Oya, ini saya dapetin di grup WhatsApp, ada yang nge-share terkait kezaliman penguasa, khususnya seputar kondisi terkini. Saya tulis ulang aja deh, ya. Dicopas, dah (tapi ada yang dibenerin sih ejaan dan tanda bacanya, juga bahasanya). Berikut isinya:

Dalam dinamika kemunkaran dan kezaliman yang merampas hak kaum mustadl’afin dan masyarakat marginal, masih saja ada upaya pembenaran teologis yang menyesatkan umat. Pandangan yang sarat dengan eforia klaim keimanan, namun diam seribu bahasa atas kezaliman dan kemunkaran “konstitusional”. Sekaligus tak peduli dengan penderitaan mereka yang terzalimi. Katanya, tak perlu risau dengan rezekimu yang tak dijamin undang-undang, toh binatang melata sekalipun tetap dijamin oleh Allah Ta’ala.

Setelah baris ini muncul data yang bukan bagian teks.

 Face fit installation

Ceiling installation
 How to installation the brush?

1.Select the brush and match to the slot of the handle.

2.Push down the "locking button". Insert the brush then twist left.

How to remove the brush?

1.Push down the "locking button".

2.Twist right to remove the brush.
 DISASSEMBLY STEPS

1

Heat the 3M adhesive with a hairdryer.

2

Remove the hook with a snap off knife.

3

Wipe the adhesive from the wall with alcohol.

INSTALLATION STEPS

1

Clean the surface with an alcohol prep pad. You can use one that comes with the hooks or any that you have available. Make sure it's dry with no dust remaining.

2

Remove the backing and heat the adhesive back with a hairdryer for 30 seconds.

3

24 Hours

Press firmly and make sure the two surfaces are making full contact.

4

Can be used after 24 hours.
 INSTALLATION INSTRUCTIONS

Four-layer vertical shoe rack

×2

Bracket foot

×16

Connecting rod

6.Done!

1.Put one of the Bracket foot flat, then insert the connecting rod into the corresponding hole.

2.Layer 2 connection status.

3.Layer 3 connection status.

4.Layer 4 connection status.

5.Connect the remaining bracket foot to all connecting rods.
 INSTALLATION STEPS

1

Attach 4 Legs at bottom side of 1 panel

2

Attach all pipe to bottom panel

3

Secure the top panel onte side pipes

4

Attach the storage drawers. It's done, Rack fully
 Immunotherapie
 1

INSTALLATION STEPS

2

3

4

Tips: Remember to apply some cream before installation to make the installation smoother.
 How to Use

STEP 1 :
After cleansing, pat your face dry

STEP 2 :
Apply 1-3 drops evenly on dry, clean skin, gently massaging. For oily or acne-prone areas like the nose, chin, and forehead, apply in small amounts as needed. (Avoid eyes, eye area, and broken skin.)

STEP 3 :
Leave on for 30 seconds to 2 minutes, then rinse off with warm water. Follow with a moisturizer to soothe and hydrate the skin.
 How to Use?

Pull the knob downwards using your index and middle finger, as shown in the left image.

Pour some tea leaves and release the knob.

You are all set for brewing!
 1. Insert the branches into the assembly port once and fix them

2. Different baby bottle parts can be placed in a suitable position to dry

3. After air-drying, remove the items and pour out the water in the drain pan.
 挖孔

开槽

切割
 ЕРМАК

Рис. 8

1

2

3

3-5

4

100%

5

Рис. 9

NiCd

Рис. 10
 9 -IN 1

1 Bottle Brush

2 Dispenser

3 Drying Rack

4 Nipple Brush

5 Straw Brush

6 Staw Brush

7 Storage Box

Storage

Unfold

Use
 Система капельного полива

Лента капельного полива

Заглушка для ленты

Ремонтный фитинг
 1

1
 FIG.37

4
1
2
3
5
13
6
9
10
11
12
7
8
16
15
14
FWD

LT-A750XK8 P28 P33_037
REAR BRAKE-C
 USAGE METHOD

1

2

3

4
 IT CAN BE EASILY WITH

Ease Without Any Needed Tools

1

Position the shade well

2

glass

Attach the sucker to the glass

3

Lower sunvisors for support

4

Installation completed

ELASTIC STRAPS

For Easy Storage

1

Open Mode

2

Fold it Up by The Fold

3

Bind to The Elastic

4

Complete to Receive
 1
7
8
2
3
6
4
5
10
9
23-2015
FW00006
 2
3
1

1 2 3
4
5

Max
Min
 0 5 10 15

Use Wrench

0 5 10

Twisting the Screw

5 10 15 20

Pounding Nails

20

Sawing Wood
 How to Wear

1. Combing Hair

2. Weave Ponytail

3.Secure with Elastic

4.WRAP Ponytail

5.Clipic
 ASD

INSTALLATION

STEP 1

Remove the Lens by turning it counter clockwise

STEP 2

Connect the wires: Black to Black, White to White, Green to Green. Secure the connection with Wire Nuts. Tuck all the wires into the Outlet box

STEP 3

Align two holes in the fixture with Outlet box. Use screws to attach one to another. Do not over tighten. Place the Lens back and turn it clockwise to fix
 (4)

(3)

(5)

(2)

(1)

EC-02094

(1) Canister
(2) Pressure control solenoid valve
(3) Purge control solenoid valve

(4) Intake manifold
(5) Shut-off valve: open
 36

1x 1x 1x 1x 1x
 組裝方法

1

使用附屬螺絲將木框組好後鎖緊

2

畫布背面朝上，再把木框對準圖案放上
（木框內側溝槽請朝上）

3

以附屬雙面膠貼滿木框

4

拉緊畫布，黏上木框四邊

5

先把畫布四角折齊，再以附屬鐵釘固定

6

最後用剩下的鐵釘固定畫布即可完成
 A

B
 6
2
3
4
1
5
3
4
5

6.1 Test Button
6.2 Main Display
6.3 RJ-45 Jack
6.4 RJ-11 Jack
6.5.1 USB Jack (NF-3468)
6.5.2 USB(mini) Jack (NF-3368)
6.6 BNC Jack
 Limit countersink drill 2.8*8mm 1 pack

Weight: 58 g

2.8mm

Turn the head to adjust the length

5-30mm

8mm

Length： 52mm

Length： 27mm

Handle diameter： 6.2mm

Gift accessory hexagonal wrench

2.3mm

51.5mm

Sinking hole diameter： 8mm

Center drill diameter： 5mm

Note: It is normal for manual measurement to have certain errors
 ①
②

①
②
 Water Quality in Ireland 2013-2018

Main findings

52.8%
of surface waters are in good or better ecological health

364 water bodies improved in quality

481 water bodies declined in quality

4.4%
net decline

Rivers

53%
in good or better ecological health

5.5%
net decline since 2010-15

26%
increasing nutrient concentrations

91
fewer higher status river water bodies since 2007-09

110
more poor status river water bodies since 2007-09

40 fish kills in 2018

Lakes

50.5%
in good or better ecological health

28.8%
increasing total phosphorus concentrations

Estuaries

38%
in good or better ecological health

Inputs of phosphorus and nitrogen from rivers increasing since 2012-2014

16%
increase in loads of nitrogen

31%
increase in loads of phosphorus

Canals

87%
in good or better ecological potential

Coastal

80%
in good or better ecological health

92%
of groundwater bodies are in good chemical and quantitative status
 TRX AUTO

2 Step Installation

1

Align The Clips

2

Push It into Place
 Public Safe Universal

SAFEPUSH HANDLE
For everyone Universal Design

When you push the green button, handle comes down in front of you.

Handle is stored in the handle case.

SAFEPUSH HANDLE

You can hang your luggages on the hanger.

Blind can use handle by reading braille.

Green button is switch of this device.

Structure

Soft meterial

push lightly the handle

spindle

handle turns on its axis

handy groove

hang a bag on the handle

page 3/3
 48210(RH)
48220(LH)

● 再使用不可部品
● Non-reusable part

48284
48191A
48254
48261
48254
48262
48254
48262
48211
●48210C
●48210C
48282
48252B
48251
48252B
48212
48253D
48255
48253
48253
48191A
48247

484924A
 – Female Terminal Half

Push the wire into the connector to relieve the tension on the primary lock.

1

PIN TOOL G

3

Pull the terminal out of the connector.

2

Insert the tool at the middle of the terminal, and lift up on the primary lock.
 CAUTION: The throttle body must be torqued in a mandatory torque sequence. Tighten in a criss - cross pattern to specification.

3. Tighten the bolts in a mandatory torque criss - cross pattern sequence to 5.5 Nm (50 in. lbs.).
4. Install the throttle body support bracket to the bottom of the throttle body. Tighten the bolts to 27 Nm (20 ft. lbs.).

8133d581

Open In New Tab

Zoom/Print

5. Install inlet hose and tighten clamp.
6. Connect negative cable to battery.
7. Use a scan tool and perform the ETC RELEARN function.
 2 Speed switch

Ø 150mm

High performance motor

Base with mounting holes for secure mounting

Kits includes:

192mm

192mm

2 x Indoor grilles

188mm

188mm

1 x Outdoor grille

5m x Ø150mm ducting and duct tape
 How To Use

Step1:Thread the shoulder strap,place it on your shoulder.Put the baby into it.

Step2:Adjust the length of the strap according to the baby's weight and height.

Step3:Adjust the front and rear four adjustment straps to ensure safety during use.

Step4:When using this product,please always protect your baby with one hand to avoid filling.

Pandangan semacam ini termasuk “kalimatu haqqin ur?da bihi-l-bàthil” (pernyataan yang secara verbal benar, namun sesat orientasi). Suatu pandangan yang parsial, pragmentatif, ahistoris, serta mengabaikan “maqàshid syari’ah”, sekaligus tak memiliki empati kemanusiaan (ara’ayta-lladz? yukadzdzibu bi-d-d?n?)

Jika kemenangan atas Romawi dan Persia semata bergantung pada “catatan Langit”, mengapa Rasulullah shallallahu ‘alaihissalam dan para sahabat mulia merelakan tumpah darah dan kematian di medan jihad? Kalaulah rizki kaum mustadl’afin (ashnàf tsamàniyah) semata berpangku pada “jaminan Langit”, mengapa pula Abu Bakar ash-Shidd?q radhiallahu ‘anhu, seorang sahabat berperangai lembut, lagi imannya tak tertandingi oleh seluruh umat ini rela mengangkat senjata terhadap kelompok manusia yang enggan membayar zakat meskipun sekadar bernilai seutas tali pengikat unta?

Mari jujur beragama; dan hentikan segala pembenaran dan pembelaan teologis atas kemunkaran dan kezaliman di muka bumi ini.

Saya setuju dengan pernyataan ini. Sip. Jadi gimana? Ya, kezaliman memang wajib dilawan! [O. Solihin | IG @osolihin]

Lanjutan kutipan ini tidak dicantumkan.